🤖 AI Summary
Existing synthetic datasets suffer from insufficient photorealism and temporal coherence, limiting the applicability of generative inverse and forward rendering in real-world scenarios. This work proposes a large-scale dynamic video dataset derived from AAA-grade games, employing a dual-screen capture method to simultaneously acquire RGB frames and five-channel G-buffers, thereby disentangling geometry from material properties. Building upon this dataset, we introduce a ground-truth-free evaluation protocol leveraging vision-language models (VLMs) and develop a text-prompt-driven framework for G-buffer style editing. Experiments demonstrate that our approach significantly outperforms existing methods in cross-dataset generalization and controllable generation, with VLM-based evaluations showing strong alignment with human judgments. We also release an open-source toolkit enabling real-time, high-fidelity style transfer for game rendering.
📝 Abstract
Scaling generative inverse and forward rendering to real-world scenarios is bottlenecked by the limited realism and temporal coherence of existing synthetic datasets. To bridge this persistent domain gap, we introduce a large-scale, dynamic dataset curated from visually complex AAA games. Using a novel dual-screen stitched capture method, we extracted 4M continuous frames (720p/30 FPS) of synchronized RGB and five G-buffer channels across diverse scenes, visual effects, and environments, including adverse weather and motion-blur variants.

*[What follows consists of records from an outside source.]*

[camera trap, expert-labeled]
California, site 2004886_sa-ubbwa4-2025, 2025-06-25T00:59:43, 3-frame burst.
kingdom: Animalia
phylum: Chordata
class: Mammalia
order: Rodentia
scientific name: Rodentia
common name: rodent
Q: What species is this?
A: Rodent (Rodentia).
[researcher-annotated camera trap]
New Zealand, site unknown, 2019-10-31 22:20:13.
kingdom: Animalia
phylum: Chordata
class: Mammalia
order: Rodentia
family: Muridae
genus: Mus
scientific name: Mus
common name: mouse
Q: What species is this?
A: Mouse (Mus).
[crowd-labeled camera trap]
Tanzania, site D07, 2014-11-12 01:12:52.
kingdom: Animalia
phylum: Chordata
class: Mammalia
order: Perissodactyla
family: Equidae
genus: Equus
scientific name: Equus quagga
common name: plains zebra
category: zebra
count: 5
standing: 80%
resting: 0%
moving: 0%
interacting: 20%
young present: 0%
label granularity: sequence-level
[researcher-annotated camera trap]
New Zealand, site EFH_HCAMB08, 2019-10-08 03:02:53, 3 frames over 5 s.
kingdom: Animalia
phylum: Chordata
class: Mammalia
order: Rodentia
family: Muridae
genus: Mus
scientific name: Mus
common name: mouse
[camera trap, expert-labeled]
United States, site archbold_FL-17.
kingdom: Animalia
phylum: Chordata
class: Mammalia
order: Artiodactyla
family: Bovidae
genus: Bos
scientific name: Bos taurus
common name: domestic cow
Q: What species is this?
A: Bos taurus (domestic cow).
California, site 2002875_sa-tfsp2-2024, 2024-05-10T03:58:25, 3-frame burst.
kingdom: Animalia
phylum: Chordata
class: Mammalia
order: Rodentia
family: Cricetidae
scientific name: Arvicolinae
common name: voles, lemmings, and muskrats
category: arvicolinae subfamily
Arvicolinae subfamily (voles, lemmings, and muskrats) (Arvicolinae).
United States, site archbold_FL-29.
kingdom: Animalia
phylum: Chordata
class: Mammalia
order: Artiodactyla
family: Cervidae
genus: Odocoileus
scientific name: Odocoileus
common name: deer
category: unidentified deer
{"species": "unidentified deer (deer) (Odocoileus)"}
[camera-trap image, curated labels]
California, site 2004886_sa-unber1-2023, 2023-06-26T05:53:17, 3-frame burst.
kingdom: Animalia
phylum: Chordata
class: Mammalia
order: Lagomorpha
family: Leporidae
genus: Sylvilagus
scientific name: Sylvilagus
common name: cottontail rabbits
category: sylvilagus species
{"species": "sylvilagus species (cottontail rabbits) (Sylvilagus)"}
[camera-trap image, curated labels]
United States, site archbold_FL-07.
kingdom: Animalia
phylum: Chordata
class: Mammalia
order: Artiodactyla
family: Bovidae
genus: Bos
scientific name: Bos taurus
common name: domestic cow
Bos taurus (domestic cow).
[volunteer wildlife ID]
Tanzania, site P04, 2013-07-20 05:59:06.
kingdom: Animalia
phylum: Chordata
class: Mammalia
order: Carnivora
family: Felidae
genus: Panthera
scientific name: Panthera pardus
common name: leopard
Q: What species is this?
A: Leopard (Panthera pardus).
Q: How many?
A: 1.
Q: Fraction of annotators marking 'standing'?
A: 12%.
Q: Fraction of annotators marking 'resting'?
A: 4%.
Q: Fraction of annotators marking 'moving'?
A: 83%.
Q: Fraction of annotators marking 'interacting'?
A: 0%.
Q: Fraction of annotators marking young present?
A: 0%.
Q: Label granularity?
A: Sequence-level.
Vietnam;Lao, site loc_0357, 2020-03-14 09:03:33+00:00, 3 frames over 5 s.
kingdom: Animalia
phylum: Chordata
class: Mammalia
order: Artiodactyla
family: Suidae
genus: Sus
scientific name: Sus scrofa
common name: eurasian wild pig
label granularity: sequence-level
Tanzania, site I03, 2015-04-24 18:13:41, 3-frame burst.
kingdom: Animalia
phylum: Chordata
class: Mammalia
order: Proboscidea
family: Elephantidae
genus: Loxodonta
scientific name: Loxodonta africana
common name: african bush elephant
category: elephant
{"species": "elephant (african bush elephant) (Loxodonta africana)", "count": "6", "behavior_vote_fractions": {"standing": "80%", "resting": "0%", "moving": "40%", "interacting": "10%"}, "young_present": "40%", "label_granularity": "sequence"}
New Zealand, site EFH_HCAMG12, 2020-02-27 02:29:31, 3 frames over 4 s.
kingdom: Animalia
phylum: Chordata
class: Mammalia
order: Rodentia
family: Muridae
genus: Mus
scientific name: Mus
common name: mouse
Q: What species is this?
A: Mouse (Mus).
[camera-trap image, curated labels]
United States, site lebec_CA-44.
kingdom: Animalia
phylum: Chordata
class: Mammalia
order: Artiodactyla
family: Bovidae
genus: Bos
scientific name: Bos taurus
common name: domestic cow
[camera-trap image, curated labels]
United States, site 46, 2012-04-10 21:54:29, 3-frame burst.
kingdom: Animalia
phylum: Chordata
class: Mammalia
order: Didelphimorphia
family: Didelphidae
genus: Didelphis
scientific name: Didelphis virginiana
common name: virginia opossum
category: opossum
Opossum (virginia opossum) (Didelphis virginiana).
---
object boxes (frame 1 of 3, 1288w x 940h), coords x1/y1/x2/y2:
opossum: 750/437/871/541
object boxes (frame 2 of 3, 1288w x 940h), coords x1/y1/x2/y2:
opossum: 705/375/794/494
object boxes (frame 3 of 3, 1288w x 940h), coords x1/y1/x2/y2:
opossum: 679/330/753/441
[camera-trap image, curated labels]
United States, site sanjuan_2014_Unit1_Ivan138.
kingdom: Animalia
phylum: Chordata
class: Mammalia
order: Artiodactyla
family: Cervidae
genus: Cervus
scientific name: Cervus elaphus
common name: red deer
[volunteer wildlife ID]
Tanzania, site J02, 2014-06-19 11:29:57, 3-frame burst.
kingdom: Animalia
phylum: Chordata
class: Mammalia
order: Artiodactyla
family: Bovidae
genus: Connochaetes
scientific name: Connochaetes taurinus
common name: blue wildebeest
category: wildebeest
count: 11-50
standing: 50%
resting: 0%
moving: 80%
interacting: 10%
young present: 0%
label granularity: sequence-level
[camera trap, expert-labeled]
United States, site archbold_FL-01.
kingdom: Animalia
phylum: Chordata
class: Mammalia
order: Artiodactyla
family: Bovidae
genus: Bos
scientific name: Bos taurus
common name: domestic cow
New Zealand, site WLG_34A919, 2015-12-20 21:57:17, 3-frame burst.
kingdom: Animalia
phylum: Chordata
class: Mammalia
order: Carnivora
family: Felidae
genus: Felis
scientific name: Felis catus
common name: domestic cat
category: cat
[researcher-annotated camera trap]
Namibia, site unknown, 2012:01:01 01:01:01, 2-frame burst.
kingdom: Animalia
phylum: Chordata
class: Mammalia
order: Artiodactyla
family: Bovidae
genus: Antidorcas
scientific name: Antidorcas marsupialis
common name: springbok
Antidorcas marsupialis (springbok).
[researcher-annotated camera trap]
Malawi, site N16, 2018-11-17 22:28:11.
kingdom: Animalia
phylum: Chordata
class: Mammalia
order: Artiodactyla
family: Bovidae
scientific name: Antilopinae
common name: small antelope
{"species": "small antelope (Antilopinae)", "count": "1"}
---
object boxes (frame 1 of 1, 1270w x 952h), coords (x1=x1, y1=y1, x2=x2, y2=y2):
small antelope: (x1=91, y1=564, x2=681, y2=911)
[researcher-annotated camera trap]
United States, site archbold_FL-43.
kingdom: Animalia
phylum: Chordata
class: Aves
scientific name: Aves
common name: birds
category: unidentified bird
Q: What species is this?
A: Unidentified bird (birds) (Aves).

This dataset uniquely advances bidirectional rendering: enabling robust in-the-wild geometry and material decomposition, and facilitating high-fidelity G-buffer-guided video generation. Furthermore, to evaluate the real-world performance of inverse rendering without ground truth, we propose a novel VLM-based assessment protocol measuring semantic, spatial, and temporal consistency. Experiments demonstrate that inverse renderers fine-tuned on our data achieve superior cross-dataset generalization and controllable generation, while our VLM evaluation strongly correlates with human judgment. Combined with our toolkit, our forward renderer enables users to edit styles of AAA games from G-buffers using text prompts.